When CIA officers went to work at the Langley headquarters last Tuesday, the first item in the daily press summary prepared by their public affairs office took their breath away.

"Democrats: CIA Out to Get Us" was the way Politico headlined a piece on recent Capitol Hill events. For an agency that had been criticized from the right for a supposed organized campaign to undermine President Bush in the 2004 election and criticized again in 2007 for a national intelligence estimate that was purportedly written and timed to undercut the administration's Iran policy, the accusation must have seemed like comic relief.

Comic relief or not, any smiles were gone by midday Thursday when House Speaker Nancy Pelosi explicitly accused the agency of lying - "The CIA comes to the Congress, withholds information about the timing and theuse of this subject" - and of lying frequently - "They mislead us all the time."

Sen. Dianne Feinstein, chairman of the Senate Select Committee on Intelligence, hastened to add, "The CIA is not an agency that is above not telling the truth." Rep. Anna G. Eshoo, a senior member on the House Permanent Select Committee on Intelligence, chimed in: "You have to play 20 questions with them. They are not forthcoming with information."

In my first hand-off with the new CIA Director, Leon E. Panetta, I told him that one area I felt needed a lot of improvement was the relationship between the agency and Congress. I pointed out that we had tried hard. In practically every category of dialogue with the Hill - briefings, hearings, written notifications - the statistics for CIA engagement with the 110th Congress dwarfed those for any of its predecessors. But more information did not routinely lead to any calming of the atmosphere. It was just wild.
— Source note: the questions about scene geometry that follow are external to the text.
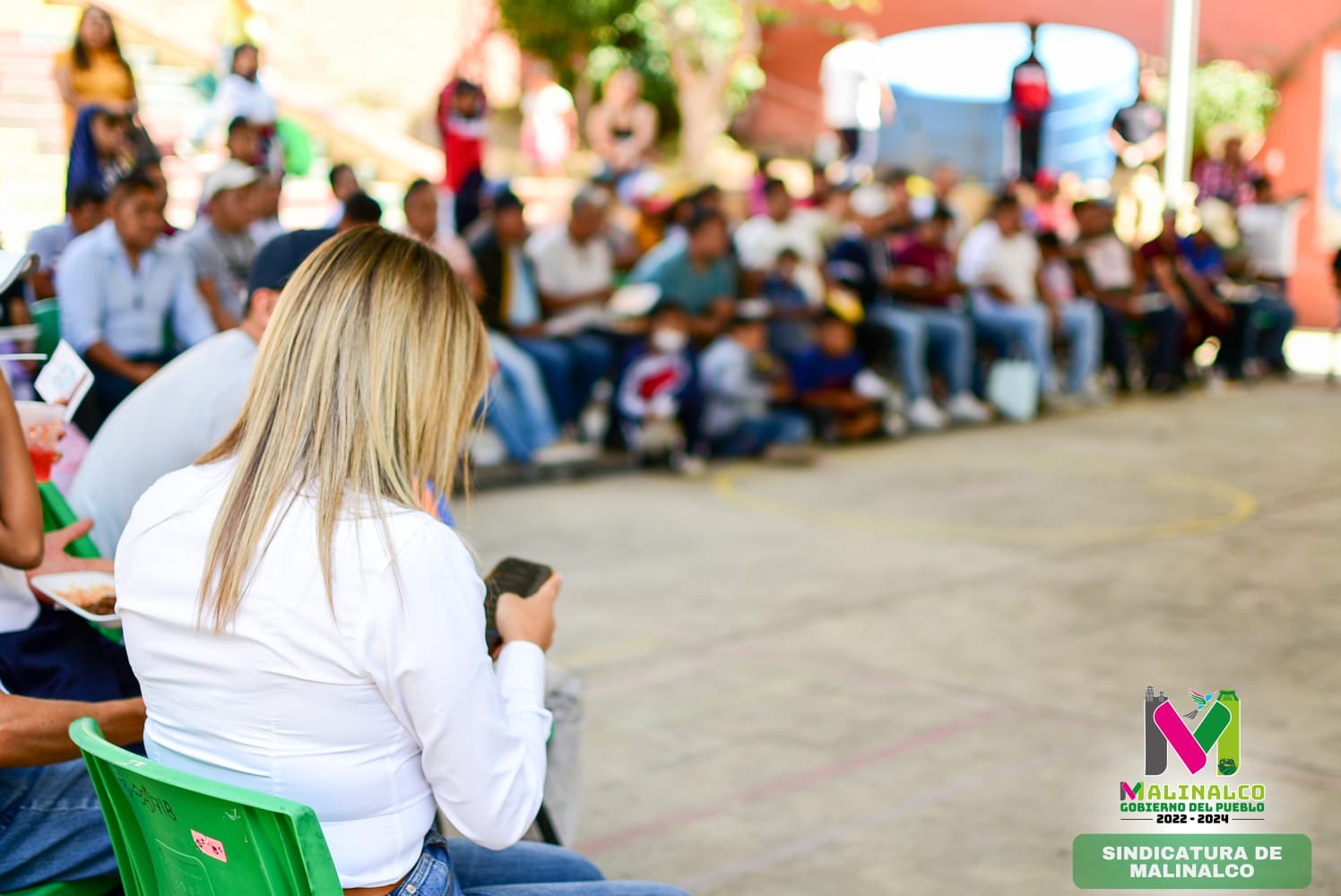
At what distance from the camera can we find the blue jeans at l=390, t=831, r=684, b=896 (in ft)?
6.45

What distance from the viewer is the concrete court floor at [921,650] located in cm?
340

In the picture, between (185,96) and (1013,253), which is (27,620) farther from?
(185,96)

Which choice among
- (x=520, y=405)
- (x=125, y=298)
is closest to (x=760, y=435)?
(x=520, y=405)

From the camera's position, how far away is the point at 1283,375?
41.7ft

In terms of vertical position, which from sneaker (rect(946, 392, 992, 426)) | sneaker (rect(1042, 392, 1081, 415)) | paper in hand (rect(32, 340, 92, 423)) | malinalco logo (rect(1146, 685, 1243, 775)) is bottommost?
sneaker (rect(1042, 392, 1081, 415))

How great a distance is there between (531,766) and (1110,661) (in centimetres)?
334

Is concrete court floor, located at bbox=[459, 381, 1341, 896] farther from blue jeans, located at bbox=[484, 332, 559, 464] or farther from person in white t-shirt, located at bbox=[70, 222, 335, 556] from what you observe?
person in white t-shirt, located at bbox=[70, 222, 335, 556]

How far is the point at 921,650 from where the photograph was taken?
4.82 metres

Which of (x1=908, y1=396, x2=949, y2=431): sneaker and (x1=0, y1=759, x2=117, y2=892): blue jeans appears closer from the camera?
(x1=0, y1=759, x2=117, y2=892): blue jeans

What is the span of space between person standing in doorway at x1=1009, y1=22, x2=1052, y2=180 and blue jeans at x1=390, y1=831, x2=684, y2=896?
1381 cm

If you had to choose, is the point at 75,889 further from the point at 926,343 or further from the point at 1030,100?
the point at 1030,100

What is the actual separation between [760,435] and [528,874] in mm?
6771

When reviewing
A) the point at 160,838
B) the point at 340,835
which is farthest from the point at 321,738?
the point at 160,838

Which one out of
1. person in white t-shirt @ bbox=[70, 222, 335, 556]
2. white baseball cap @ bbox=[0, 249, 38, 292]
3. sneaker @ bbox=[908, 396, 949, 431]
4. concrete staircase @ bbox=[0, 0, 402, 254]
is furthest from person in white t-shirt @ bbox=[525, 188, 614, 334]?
white baseball cap @ bbox=[0, 249, 38, 292]
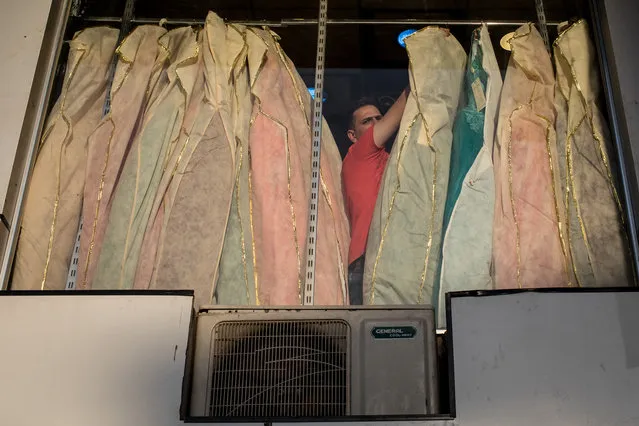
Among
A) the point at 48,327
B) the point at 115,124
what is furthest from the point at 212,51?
the point at 48,327

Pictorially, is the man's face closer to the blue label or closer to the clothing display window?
the clothing display window

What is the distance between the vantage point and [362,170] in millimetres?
2326

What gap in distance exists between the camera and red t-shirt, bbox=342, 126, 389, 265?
2.21 meters

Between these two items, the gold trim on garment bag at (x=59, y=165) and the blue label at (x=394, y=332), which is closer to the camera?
the blue label at (x=394, y=332)

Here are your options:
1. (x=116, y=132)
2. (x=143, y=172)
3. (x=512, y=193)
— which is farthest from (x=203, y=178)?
(x=512, y=193)

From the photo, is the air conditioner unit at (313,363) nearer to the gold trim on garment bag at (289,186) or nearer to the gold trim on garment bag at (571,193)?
the gold trim on garment bag at (289,186)

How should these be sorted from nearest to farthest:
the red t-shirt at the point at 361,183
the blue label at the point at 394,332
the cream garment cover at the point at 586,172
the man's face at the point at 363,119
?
the blue label at the point at 394,332, the cream garment cover at the point at 586,172, the red t-shirt at the point at 361,183, the man's face at the point at 363,119

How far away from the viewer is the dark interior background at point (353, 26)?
2582 millimetres

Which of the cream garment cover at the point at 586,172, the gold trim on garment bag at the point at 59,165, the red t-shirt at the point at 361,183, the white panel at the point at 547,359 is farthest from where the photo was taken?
the red t-shirt at the point at 361,183

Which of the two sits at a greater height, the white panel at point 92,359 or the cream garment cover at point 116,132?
the cream garment cover at point 116,132

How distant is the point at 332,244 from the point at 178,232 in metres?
0.40

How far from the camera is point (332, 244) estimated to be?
7.05ft

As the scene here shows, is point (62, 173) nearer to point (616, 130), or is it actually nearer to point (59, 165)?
point (59, 165)

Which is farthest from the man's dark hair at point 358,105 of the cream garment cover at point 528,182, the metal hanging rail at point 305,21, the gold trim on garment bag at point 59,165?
the gold trim on garment bag at point 59,165
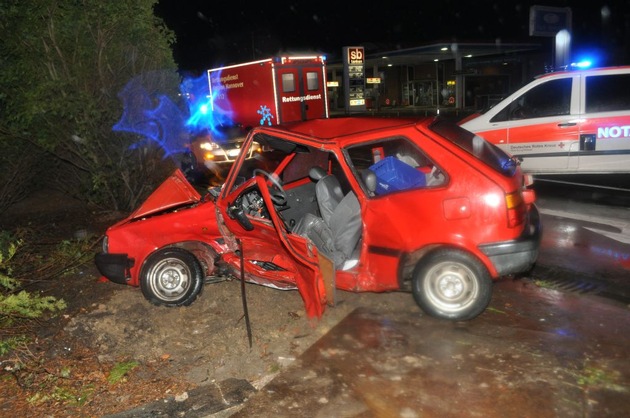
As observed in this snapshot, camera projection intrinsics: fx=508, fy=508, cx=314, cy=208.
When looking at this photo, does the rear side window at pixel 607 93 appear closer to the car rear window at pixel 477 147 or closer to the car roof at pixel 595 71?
the car roof at pixel 595 71

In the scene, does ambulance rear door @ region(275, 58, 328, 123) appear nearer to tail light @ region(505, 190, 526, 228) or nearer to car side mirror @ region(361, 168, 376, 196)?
car side mirror @ region(361, 168, 376, 196)

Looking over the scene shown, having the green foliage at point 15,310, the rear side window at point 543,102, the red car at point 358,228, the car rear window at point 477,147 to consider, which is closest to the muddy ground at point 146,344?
the green foliage at point 15,310

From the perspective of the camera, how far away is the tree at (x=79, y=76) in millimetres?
7531

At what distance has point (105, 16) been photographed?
25.4 feet

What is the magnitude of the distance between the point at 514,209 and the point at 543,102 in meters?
5.01

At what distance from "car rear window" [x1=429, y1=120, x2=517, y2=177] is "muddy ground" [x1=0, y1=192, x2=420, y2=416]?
151cm

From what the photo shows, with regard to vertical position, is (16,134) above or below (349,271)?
above

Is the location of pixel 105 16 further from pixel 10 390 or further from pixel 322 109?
pixel 322 109

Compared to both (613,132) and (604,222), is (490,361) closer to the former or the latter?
(604,222)

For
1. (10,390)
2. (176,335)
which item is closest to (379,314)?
(176,335)

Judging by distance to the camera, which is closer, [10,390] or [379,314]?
[10,390]

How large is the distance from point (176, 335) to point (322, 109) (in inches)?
659

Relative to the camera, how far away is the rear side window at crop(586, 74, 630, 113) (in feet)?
25.7

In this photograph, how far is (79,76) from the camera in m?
7.76
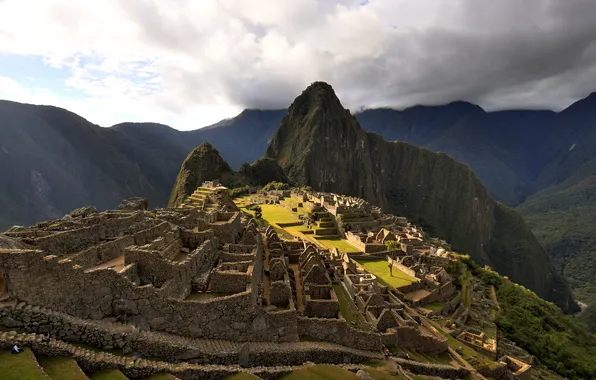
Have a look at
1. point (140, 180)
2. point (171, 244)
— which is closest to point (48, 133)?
point (140, 180)

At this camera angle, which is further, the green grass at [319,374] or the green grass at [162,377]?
the green grass at [319,374]

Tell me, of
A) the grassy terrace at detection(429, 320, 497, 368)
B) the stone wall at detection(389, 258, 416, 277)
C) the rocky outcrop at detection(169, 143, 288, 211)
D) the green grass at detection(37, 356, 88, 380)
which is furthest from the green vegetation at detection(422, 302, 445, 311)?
the rocky outcrop at detection(169, 143, 288, 211)

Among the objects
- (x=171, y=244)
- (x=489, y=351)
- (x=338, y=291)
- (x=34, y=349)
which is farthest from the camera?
(x=489, y=351)

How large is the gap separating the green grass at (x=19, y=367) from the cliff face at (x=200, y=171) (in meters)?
101

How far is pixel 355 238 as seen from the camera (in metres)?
50.6

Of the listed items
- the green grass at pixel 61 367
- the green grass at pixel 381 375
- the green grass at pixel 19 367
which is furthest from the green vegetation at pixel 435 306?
the green grass at pixel 19 367

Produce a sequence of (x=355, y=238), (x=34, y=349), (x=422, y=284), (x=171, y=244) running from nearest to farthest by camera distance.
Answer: (x=34, y=349)
(x=171, y=244)
(x=422, y=284)
(x=355, y=238)

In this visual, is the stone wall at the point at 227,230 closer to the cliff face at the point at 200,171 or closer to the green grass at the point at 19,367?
the green grass at the point at 19,367

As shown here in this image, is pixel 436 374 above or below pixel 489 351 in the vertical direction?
above

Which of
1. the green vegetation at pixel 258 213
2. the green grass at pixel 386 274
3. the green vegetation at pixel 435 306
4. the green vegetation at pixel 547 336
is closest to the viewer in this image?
the green vegetation at pixel 435 306

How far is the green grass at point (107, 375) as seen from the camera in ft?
33.5

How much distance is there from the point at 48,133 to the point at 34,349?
462 ft

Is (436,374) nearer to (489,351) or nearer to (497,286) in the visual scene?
(489,351)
At the height of the Iraq surge debate, for example, we briefed a wide swath of congressional members. Because of the superheated atmosphere, we prepared our analysts (many of whom were now very junior because of our recent hiring) with a short sentence to help them cut off overly contentious or overtly partisan sessions: "I'm sorry, but I will be unable to continue our dialogue if you continue to question my integrity or that of my Agency."

Even senior analysts were taken aback by how caustic the exchange could become. At one memorable offsite briefing that Director of National Intelligence Mike McConnell had arranged for the House Intelligence Committee and all the intelligence community leadership, several intelligence seniors went off the agenda and asked for the committee's help in responding to a story that had appeared that morning in a major daily. The story was long and difficult to track but it followed the usual pattern of such stories by going to what we would call the "darkest corner of the room" with threatening overtones of large databases, data mining and serious civil liberties infringements.

...

... when this system becomes hopelessly adversarial, there are real costs. Without some elemental baseline of trust and confidence, no Congress, no executive, no intelligence agency can make it work.

...

It is my speculation that this hostility was from Democrats who were frustrated that the information they were getting was not supporting the political position they were taking. In other words they were trying to politicize intelligence in a way they had accused the Bush administration of doing before going into Iraq.

Democrats have been dishonest in criticizing the preinvasion Iraq intelligence making bad faith allegations against the Bush administration. When the intelligence proved inaccurate they chose to blame the administration rather than admit that the intelligence agencies had made an honest mistake. Then they attacked the agencies for not supporting their position desperately seeking defeat in Iraq.

The Democrats bad faith is showing again and it will undermine their own President's administration.